La P... respectueuse - Lizzie Mac Cay est une prostituée qui a subi des violences de la part du neveu d'un sénateur et de ses amis. Un Nègre en cavale lui demande sa protection. Il est poursuivi pour le crime qu'a subi Lizzie et il lui demande de rétablir la vérité quand la police et la famille du sénateur Clarke l'interrogeront. Mais ces derniers tentent d'arracher à Lizzie une fausse déposition. Pour eux, une prostituée voire une femme vaut à peine mieux qu'un noir et la seule façon qu'elle a de gagner un peu d'estime est de vendre un être plus pitoyable qu'elle. La brusquerie et la vulgarité dont tous font preuve à l'égard de Lizzie et du Nègre finissent par avoir raison des résolutions de la prostituée, qui finit par accepter que soient achetés son mensonge et son silence. Fred, le neveu du sénateur, ne peut se défaire de l'attirance qu'il éprouve pour elle même s'il la déteste de l'avoir ainsi attaché : "Qu'est-ce que tu m'as fait ? Tu colles à moi comme mes dents à mes gencives. Je te vois partout, je vois ton ventre, ton sale ventre de chienne, je sens ta chaleur dans mes mains, j'ai ton odeur dans les narines. J'ai couru jusqu'ici, je ne savais pas si c'était pour te tuer ou pour te prendre de force. Maintenant, je sais. (Il la lâche brusquement.) Je ne peux pourtant pas me damner pour une putain."

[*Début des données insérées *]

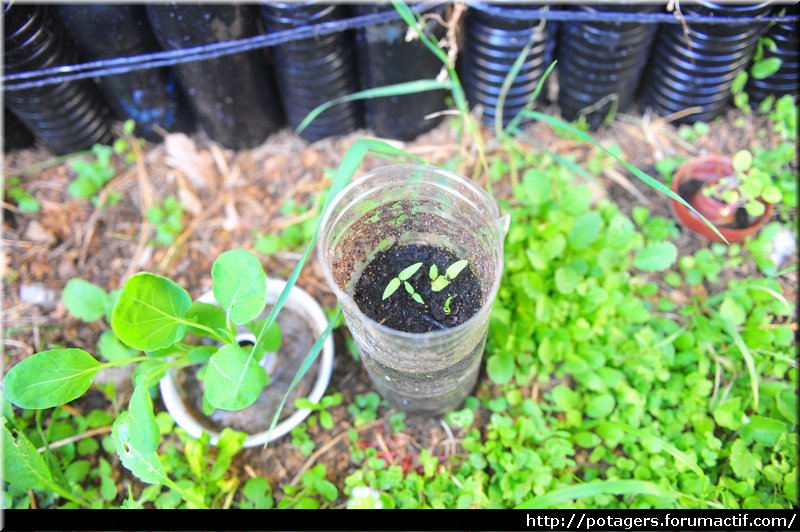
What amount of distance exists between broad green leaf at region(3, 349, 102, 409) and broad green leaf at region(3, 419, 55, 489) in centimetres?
17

Jean-Paul Sartre a écrit cette pièce très peu de temps après la Seconde Guerre Mondiale. La haine raciale est alors une composante affligeante de la société américaine. La puissance du langage et les annotations scéniques font de cette pièce un concentré de haine et de violence, mais aussi d'émotion et de révolte. le dégoût qu'éprouve Fred au sujet des Noirs et de la prostitution s'exprime par un dégoût des odeurs: ça pue le nègre et ça pue le vice.

J'ai toujours été interloquée par le titre et les points qui remplacent le mot complet. Censure de la part de l'éditeur peut-être, mais il me semble que c'est aussi une façon de montrer que la personne au-delà du mot qui la désigne est innommable. La juxtaposition du mot "putain", lourd d'opprobe et de sous-entendus négatifs, avec le qualitatif "respectueuse" est un des plus bels oxymores de la littérature. Inutile d'en dire davantage, le titre se vend tout seul et les trois points en disent beaucoup.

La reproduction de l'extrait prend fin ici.